[Records from a data collection]
_ _ _ _ _

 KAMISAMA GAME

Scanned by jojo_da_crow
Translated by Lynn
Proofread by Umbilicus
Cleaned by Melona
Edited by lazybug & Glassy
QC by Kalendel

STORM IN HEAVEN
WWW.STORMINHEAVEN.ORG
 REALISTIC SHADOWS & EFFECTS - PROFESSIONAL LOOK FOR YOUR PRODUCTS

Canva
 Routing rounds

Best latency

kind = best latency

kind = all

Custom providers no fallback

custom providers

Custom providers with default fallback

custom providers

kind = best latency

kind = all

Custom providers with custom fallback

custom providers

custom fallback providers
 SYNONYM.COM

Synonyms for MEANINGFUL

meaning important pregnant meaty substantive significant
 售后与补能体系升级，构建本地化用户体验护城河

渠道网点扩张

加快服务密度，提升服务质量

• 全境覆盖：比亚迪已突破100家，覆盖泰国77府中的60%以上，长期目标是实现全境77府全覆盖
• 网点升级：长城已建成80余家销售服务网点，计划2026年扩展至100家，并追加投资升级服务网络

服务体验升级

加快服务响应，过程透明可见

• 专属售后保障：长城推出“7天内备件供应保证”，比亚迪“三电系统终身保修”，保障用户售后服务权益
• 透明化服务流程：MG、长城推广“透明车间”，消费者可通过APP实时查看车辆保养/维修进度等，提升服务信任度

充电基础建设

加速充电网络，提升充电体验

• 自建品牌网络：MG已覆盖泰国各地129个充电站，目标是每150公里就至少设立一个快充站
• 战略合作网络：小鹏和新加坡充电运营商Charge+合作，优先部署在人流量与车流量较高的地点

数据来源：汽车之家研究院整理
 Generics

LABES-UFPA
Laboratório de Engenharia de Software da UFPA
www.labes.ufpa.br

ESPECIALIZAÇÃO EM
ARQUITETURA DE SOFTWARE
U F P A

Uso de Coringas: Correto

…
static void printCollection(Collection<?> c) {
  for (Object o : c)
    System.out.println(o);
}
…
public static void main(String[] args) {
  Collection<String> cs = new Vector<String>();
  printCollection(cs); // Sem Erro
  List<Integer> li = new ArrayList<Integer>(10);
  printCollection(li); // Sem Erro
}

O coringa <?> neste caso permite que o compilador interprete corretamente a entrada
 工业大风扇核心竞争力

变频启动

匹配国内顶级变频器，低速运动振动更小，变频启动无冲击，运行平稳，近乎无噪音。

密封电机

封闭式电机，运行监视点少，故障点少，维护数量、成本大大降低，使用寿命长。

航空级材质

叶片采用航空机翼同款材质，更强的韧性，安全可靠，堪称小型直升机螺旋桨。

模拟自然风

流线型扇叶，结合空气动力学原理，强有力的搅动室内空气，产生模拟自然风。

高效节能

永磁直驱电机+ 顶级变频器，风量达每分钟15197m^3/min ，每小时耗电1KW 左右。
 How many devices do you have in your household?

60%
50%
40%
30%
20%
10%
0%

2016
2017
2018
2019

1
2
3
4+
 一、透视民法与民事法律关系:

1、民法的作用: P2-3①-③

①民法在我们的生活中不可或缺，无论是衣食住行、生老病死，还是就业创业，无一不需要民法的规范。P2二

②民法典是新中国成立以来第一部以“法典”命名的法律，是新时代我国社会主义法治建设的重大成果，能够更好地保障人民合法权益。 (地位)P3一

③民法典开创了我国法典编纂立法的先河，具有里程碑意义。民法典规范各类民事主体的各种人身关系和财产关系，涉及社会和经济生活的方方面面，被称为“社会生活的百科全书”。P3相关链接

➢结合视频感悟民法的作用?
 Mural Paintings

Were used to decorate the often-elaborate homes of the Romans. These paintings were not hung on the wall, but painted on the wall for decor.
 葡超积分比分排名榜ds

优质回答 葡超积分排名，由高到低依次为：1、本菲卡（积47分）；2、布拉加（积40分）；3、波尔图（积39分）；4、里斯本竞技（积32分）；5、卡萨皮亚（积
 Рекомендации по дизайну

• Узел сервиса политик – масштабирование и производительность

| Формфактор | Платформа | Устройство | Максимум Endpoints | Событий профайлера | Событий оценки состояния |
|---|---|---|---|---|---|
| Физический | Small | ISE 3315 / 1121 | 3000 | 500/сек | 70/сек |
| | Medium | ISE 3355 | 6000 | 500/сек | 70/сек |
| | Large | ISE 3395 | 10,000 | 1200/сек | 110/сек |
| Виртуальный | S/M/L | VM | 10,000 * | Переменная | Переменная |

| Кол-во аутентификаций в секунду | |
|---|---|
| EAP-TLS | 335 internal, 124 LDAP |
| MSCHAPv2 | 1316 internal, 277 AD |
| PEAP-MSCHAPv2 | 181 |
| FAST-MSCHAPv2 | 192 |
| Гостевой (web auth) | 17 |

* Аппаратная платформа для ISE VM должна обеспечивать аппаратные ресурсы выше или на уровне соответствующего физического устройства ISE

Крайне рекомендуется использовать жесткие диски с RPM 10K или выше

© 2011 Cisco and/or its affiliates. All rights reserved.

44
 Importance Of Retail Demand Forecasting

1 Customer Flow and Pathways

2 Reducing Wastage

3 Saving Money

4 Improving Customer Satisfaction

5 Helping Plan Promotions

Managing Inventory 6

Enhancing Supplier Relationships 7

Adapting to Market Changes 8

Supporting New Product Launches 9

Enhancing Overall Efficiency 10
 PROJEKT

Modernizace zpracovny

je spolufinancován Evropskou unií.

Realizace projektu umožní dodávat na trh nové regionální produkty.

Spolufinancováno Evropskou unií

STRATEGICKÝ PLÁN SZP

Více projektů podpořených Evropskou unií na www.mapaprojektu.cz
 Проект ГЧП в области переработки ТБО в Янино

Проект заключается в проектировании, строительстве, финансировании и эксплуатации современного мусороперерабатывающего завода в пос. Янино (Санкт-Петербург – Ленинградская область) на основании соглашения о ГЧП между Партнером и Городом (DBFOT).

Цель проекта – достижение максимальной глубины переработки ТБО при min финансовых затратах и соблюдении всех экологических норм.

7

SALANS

_ _ _ _ _

The answer must be a single number: the count of lines above that contain the word "with".

▶ _Written response_
2